◆ THE REQUEST
Set out the material as a numbered list, from the line with "Within the shown" up to and including the line with "How large is the distance between box(0, 385, 62, 466): black", skipping blank lines and leaving out the pictures.

◆ GIVEN DATA
____________________
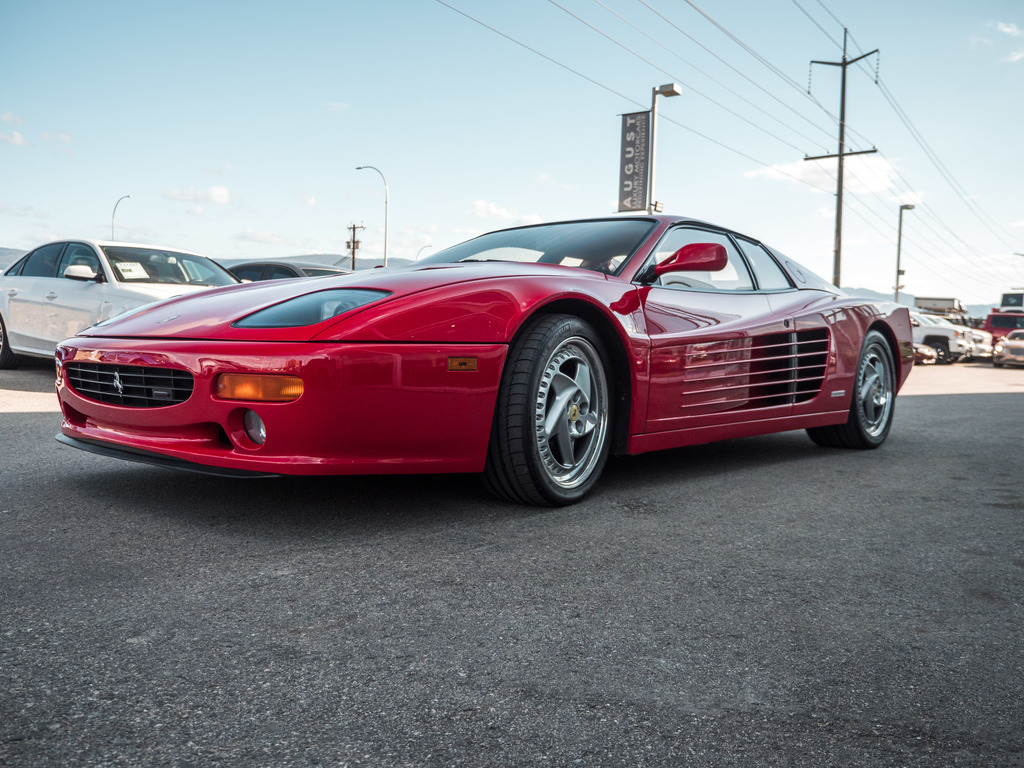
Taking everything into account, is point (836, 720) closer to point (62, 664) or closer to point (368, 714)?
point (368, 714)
____________________
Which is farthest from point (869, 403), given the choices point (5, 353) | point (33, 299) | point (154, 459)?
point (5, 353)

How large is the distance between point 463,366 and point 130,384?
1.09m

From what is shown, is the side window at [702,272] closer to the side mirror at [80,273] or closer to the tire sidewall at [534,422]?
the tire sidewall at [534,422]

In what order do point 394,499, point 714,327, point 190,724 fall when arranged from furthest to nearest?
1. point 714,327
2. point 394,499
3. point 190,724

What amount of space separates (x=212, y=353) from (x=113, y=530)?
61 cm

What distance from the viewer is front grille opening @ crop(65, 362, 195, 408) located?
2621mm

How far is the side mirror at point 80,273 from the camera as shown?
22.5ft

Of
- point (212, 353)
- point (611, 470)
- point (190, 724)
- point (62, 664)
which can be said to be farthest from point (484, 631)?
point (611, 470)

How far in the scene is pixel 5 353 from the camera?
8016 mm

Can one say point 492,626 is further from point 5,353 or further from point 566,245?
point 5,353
____________________
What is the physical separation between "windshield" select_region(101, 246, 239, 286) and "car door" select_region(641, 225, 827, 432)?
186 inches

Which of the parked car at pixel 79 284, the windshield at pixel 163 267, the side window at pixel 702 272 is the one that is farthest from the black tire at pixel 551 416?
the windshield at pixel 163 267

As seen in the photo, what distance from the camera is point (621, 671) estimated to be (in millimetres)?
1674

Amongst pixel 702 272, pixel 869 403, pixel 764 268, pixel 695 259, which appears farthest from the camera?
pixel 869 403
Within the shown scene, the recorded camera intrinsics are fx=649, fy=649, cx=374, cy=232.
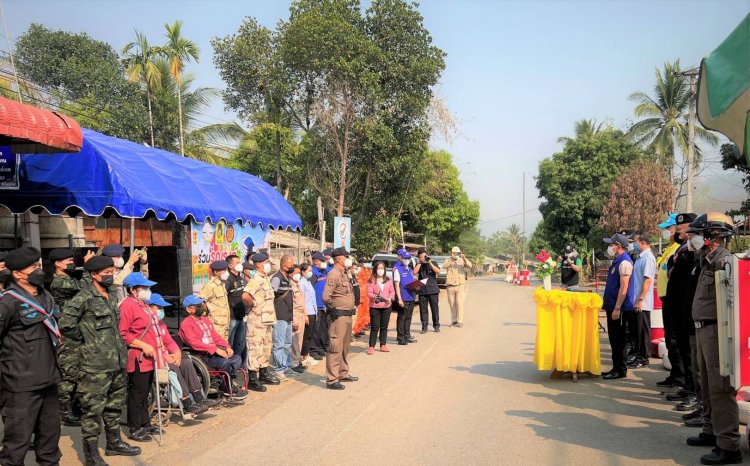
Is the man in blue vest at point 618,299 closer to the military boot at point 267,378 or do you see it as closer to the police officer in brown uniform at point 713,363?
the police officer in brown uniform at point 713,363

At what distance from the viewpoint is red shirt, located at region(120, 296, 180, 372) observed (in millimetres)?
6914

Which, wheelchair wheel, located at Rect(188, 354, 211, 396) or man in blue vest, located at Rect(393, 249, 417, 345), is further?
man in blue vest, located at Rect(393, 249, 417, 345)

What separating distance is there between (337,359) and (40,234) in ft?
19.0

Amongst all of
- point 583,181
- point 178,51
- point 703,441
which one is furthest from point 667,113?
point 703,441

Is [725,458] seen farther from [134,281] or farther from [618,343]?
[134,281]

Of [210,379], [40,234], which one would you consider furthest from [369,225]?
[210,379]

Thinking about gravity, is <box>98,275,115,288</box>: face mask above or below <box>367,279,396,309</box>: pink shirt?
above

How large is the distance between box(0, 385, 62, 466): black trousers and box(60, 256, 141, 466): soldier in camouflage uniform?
____________________
◆ ANSWER TO THIS TASK
1. Within the shown scene, the recorded camera intrinsics are fx=649, fy=649, cx=374, cy=232.
2. Is the man in blue vest at point 618,299 closer to the military boot at point 267,378 or do you see it as closer to the police officer in brown uniform at point 713,363?
3. the police officer in brown uniform at point 713,363
4. At what distance from the viewpoint is red shirt, located at region(120, 296, 180, 372) observed (in millimetres)?
5. 6914
6. Which, wheelchair wheel, located at Rect(188, 354, 211, 396) or man in blue vest, located at Rect(393, 249, 417, 345), is further?
7. man in blue vest, located at Rect(393, 249, 417, 345)
8. What separating distance is there between (337,359) and (40,234) in ft?
9. 19.0
10. Amongst all of
11. - point 583,181
12. - point 178,51
13. - point 703,441
14. which one is furthest from point 667,113?
15. point 703,441
16. Is [725,458] seen farther from [134,281] or farther from [618,343]?
17. [134,281]
18. Of [210,379], [40,234], which one would you consider furthest from [369,225]?
19. [210,379]
20. Thinking about gravity, is <box>98,275,115,288</box>: face mask above or below <box>367,279,396,309</box>: pink shirt?
21. above
22. How large is the distance between box(0, 385, 62, 466): black trousers and box(60, 256, 141, 466): soldier in camouflage uniform?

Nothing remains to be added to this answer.